Unless you’re a fan of Glee (that high school’s fictional, by the way), or regularly traverse the I-75 valley, you probably have no idea where Lima, Ohio is. And if you read “Lima, Ohio” you might think, “I thought Lima was the capital of Peru? What’s it doing in Ohio?” (To which I have to say – no. That Lima is pronounced “lee-ma.” The one in Ohio is pronounced “lie-ma”).
But, like the rest of Ohio, Lima is just another well-kept secret. Unfortunately, many cities in northwest Ohio do not get their due, and Lima is no exception. The city has a “middle of nowhere” reputation it doesn’t deserve. Considering its leaders, rich history, manufacturing success, and the art and creativity you can find anywhere in the city, it’s a surprise that Lima isn’t larger than it is.
Let’s start with the arts. Lima has produced several notable musicians and artists over the years – including jazz legend, Joe Henderson; founding member of The Beach Boys, Al Jardine; and renowned actress and comedienne, Phyllis Diller. Small towns are never acknowledged for the intimate environment they offer artists, musicians and other creatives. In a small town, it’s easy to collaborate, make connections, and influence others in a innovative and inventive way. So when you walk the streets of downtown Lima, it’s no surprise that art colors the streets and injects the city with energy. Gaze at the work of local and regional artists in ArtSpace on Town Square; wander through Children’s Garden, which combines plants, art, and history for an eye-pleasing, interactive adventure for all ages; or spend a night at the Lima Symphony Orchestra, established in 1953 and has grown from 50 volunteer musicians to 75 paid musicians since then. With all this, and more, it’s clear Lima and art breathe life into each other.
But art isn’t all Lima has to offer. The city’s two hospitals, St. Rita’s Medical Center and Lima Memorial Health system, serve 10 counties in the northwest and west central Ohio area. St. Rita’s, a level two trauma center, ranks as Allen County’s largest employer (nearly 4,000 employees as of 2006), with Lima Memorial coming in at number three.

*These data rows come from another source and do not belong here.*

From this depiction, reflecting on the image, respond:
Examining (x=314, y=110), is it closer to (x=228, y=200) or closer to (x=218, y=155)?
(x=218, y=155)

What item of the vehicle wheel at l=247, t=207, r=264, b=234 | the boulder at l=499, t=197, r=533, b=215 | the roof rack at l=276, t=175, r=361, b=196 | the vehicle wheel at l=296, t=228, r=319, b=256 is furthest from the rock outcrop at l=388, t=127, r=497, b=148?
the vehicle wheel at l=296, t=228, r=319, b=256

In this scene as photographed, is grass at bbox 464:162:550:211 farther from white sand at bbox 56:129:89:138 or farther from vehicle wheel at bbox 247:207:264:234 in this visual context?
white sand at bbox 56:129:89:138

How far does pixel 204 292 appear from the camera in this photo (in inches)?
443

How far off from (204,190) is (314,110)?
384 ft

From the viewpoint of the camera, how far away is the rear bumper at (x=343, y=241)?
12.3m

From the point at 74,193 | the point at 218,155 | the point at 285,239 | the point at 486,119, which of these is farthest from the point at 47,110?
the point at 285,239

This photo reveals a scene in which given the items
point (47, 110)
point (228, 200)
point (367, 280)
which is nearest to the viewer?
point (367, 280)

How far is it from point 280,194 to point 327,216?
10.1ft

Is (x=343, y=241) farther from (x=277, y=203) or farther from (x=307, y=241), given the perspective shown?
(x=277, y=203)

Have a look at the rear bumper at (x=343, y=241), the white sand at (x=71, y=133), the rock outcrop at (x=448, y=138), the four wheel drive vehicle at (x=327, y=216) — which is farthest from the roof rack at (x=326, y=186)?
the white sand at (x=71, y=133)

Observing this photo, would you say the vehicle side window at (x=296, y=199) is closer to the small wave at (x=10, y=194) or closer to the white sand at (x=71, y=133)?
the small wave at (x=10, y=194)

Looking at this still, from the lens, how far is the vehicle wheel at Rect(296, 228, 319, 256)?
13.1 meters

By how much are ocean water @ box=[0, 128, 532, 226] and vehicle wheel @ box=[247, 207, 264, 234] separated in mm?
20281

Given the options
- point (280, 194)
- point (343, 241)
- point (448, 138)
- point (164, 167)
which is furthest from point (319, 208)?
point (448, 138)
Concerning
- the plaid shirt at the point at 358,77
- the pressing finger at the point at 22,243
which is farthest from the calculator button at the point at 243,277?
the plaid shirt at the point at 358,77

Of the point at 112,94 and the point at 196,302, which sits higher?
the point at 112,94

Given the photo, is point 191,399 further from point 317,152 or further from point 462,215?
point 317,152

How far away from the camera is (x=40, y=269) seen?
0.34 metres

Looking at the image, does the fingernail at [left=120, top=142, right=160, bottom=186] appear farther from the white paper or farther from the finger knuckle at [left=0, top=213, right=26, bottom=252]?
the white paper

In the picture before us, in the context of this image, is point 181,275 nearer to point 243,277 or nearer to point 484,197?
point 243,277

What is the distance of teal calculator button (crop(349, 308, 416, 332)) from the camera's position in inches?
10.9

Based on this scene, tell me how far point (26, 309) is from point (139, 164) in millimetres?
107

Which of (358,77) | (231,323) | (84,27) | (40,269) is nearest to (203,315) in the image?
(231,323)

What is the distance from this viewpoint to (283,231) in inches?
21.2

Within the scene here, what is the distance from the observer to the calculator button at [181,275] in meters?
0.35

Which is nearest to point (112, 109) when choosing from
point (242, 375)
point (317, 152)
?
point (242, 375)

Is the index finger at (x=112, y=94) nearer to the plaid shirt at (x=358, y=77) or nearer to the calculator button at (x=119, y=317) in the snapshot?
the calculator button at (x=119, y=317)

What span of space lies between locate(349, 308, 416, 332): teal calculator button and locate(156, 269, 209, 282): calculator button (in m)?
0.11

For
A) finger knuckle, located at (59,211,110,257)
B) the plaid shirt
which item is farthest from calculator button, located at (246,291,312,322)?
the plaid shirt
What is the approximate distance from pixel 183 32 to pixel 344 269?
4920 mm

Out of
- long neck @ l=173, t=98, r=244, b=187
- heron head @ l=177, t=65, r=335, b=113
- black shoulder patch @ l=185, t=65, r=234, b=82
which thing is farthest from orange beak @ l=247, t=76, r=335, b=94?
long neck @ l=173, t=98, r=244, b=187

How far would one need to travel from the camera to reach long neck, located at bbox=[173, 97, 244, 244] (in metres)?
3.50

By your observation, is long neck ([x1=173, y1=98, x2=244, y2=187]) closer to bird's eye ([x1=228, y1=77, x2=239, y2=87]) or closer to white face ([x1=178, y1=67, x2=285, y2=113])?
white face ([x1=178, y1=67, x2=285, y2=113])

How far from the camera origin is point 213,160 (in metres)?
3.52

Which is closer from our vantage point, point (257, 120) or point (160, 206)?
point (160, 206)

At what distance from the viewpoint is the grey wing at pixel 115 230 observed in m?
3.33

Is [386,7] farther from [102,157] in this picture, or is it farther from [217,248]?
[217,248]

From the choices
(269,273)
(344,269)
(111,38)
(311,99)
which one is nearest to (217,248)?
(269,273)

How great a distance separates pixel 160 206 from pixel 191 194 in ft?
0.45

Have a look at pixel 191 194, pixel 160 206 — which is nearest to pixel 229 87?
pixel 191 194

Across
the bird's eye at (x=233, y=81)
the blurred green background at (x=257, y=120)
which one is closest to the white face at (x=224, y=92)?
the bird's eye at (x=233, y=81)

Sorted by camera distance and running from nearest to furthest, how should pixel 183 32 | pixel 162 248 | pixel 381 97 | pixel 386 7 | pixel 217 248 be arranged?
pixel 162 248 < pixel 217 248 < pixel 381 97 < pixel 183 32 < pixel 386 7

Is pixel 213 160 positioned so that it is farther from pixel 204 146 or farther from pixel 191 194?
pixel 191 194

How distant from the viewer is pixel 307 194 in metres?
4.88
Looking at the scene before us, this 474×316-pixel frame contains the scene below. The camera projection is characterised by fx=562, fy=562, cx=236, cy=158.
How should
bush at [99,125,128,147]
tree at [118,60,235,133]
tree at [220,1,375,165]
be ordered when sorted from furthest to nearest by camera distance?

In 2005, St. Rita’s embarked on a $150 million expansion that would provide 500 new jobs and top-of-the-line, cutting-edge patient care. This expansion opened in 2007 and was deemed “The Medical Center of the Future.” When you look at the leaps and bounds Lima is making in the medical field, there’s no doubt it will be the next Medical Center of the Future.
We would be remiss if we did not mention Lima’s history and important role in the railroad industry. For more than 70 years, Lima acted as a railroad hub for the midwest – the industry carried the city’s name internationally for decades. Many firsts for the locomotive industry happened in Lima – the first locomotive (christened The Lima) appeared in Allen County in 1854; a design that enabled locomotives to use steam at a higher power enabled Lima to capture 20% of the national locomotive market; and the Cheasapeak and Ohio Railway 2-6-6-6 produced in Lima was one of the largest locomotives ever built. In 1906 a freight train, on average, would pass through Lima every ten minutes. Additionally, on average, a passenger train (steam and electric) stopped in Lima every 20 minutes. However, the Great Depression saw the decline of the locomotive industry in Lima, with a slight increase during WWII, only to decline again in the ’50s. The last passenger train to stop in Lima was the Broadway Limited, owned by Amtrak, on November 11, 1990. A handful of freights still pass through Lima, but we cannot deny the role Lima played in making the railroad industry what it is today.
Though the locomotive industry and the manufacturing of locomotives in Lima saw a decline, manufacturing as a whole did not. In fact, the Joint Systems Manufacturing Center (JSMC) has been producing tanks since 1942, and equipment for the United States Marine Corps since 2004. While there are plans to end tank production from 2015-2017 due to a lack of demand by the army, there are no plans to permanently close the center. JSMC will continue to produce other products, and while there is discussion of a layaway of the plant, it is far from ceasing to contribute to the Lima area’s economy.
With everything discussed so far, and considering the determination, dedication, and success of Mayor David J. Berger, you would have to have suffered a head injury to think Lima’s not a swiftly growing city. In 2009, Mayor Berger was re-elected for an unprecedented sixth term, and has overseen many successful projects. Despite the recession and reduced resources, the Berger Administration has maintained the quality of services in Lima. Securing almost $20 million in federal stimulus money, the City has executed numerous projects – such as the Vine Street underpass (completed late 2011) which enables traffic to move around trains, and the new Williams reservoir (completed fall 2011) which adds over 5 billion gallons of storage capacity to the city’s water system. Mayor Berger and the Berger administration are a team that understands what Lima needs, and does not fail to deliver.
Though Lima is a small city, it’s a booming city. And as it grows, there’s no doubt it will continue to be a booming city. With its history of success, a rich and flourishing arts community, a dedicated and committed team of leaders, and high quality healthcare and medical research, it’s obvious Lima is a city to invest in – not a city to brush off as “the middle of nowhere.”